You may be seated.
Hello, Your Honor.
Hello.
This is the case of Garnett v. Langston.
Thank you, Jerome. Good day everyone.
AUDIENCE: Good day.
Ms. Garnett, you and your mother, Ms. Miller,
have opened your case to prove to the defendant
that he is your biological father.
You are baffled,
because you consider him a daddy and a best friend,
and state his doubt is unwarranted,
and demand an apology once the results are revealed.
Is that correct?
Yes, Your Honor.
Mr. Langston, you claim you have always known
you weren't Ms. Garnett's biological father,
and feel after the results are revealed,
you are the one who deserves an apology.
Is that correct?
Yes, Your Honor.
Now, how did this all start?
It started, um, with a text message
about a couple months ago.
Okay.
Um...
That wasn't the very beginning,
but this is why we're here.
The text message brought us here,
and this is, um, the evidence that I brought in today.
JUDGE LAKE: Oh, okay.
Can I give it to you?
Please, Jerome.
So this started with a text.
Mmm-hmm.
So after, um, almost two years
of reaching out to my father, after visiting him in 2015,
I, um, was pleading to get him to respond.
He wasn't responding.
And he finally responded with this message.
"So I think your mother blank me and you
"about your birth father being me.
"She was messing around when you were born,
"I don't wanna keep causing you pain,
"but I have mixed feelings about it."
"Talk to your mother and find out the truth."

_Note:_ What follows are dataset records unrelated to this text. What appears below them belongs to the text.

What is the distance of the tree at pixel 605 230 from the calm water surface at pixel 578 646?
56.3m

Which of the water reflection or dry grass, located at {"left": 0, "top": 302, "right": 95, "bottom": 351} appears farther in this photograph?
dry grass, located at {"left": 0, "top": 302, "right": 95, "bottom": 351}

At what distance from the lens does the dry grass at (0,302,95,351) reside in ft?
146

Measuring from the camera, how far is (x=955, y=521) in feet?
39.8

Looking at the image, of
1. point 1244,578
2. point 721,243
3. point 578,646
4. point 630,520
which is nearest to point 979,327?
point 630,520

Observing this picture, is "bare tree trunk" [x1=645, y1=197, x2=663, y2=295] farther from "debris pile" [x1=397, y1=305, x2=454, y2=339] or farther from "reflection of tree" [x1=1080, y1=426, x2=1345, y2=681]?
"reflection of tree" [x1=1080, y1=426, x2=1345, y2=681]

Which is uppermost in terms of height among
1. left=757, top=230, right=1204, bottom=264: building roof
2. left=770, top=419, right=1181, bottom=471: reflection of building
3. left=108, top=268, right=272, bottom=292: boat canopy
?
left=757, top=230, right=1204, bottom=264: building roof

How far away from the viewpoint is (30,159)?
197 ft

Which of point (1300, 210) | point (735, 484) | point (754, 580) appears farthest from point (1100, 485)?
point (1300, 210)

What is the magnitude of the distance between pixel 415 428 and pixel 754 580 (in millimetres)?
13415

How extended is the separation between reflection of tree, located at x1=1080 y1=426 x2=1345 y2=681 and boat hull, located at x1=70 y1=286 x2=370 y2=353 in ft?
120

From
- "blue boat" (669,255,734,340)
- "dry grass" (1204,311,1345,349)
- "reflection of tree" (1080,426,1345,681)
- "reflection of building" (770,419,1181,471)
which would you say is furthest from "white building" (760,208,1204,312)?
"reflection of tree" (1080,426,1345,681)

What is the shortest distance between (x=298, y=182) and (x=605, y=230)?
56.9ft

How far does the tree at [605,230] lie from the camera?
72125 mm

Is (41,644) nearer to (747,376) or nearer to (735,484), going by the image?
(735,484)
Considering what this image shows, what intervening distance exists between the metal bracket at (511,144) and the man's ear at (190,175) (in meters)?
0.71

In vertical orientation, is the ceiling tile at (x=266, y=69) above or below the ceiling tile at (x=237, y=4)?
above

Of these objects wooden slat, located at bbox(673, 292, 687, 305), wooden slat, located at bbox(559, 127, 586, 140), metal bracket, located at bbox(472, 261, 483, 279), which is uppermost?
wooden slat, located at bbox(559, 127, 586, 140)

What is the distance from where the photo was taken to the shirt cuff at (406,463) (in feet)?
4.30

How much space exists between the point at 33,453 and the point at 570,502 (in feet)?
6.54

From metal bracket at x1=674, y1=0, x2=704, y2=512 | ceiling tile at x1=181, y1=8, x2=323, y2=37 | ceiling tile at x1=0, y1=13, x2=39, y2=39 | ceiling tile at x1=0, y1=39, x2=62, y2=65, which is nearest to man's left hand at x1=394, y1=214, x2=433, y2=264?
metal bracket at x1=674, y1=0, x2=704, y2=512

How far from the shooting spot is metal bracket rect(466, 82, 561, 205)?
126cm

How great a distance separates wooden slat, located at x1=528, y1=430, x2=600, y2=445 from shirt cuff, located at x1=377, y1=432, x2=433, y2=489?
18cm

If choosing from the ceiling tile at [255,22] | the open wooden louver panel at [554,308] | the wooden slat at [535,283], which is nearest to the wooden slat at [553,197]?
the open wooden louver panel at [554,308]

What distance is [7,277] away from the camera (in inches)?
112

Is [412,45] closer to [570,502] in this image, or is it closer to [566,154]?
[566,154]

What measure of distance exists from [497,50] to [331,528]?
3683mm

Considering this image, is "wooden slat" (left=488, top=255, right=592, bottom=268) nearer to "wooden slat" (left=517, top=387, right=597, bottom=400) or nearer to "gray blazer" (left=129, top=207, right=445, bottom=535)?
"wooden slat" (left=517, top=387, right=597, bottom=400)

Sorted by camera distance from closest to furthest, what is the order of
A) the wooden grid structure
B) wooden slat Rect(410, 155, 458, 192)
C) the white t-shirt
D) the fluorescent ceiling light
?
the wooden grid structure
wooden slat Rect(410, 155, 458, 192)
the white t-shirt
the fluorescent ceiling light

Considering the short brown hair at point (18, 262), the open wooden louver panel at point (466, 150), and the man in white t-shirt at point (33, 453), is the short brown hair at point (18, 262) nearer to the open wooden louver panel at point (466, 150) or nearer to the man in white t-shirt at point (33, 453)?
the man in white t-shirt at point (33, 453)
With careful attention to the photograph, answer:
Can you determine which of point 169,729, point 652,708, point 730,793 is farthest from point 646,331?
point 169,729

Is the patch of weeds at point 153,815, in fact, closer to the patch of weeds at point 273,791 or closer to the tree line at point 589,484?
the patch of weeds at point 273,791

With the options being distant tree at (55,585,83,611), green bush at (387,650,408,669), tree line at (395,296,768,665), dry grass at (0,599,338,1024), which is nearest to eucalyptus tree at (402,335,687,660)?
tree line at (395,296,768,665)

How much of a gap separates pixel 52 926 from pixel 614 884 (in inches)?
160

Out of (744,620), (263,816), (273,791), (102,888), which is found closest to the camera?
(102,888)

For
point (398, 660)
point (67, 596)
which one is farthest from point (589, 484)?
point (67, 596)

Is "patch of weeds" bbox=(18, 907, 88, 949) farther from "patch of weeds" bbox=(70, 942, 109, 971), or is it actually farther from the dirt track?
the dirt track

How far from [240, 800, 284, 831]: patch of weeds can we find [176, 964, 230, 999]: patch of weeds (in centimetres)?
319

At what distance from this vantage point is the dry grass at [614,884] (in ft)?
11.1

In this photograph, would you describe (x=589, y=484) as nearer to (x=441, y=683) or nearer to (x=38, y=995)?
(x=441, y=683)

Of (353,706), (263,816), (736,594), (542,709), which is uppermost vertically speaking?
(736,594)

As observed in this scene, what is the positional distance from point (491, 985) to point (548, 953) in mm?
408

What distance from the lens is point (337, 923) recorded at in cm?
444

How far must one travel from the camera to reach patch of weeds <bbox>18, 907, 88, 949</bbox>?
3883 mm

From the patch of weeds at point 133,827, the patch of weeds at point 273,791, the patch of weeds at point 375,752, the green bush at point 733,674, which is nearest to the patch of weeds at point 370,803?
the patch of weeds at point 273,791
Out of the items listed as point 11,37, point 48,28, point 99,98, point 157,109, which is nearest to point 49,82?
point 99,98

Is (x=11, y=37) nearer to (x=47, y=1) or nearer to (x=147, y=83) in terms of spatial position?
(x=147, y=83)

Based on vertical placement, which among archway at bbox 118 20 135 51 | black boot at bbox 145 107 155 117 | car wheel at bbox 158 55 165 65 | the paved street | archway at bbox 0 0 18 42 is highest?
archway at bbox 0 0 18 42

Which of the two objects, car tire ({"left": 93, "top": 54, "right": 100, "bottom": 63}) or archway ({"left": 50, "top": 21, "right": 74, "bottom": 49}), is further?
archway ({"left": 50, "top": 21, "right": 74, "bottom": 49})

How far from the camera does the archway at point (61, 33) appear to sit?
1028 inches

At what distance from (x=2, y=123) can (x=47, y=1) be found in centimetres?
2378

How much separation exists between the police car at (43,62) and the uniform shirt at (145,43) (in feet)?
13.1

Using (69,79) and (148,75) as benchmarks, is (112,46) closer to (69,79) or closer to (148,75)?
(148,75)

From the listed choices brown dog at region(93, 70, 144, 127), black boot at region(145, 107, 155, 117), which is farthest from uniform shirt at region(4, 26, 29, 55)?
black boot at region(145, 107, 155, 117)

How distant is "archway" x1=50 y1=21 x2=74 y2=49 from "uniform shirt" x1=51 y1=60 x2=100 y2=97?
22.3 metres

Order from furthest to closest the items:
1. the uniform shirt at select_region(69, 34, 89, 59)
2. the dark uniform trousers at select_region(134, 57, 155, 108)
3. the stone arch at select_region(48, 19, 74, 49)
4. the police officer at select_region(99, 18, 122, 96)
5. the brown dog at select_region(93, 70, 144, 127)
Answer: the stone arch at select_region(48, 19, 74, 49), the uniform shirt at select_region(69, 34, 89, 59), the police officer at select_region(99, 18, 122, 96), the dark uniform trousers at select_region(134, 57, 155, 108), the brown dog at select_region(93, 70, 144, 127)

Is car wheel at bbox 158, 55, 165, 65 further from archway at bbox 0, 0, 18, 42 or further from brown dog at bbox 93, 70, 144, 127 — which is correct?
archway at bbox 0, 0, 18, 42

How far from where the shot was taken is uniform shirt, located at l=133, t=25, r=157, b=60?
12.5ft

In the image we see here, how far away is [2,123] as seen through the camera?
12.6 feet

You sent this text message?
Mr. Langston?
Yes, Your Honor, I did.
So why were you estranged for two years? What happened?
GARNETT: We live in different states, Your Honor,
but we had always been close.
I went to visit him in Chicago for a funeral.
Um, I was by his side for one of our family members,
and everything was great,
but when I returned back home,
I don't know what happened.
He just cut off communication.
Well, I wasn't talking to her like I normally do.
JUDGE LAKE: Why?
Because I was just harboring this gut feeling
that I had, right from the beginning,
that she's not my daughter.
I had it right from the beginning when she was born.
JUDGE LAKE: Really?
Yeah, I did.
Ms. Garnett, you grew up as a daddy's girl.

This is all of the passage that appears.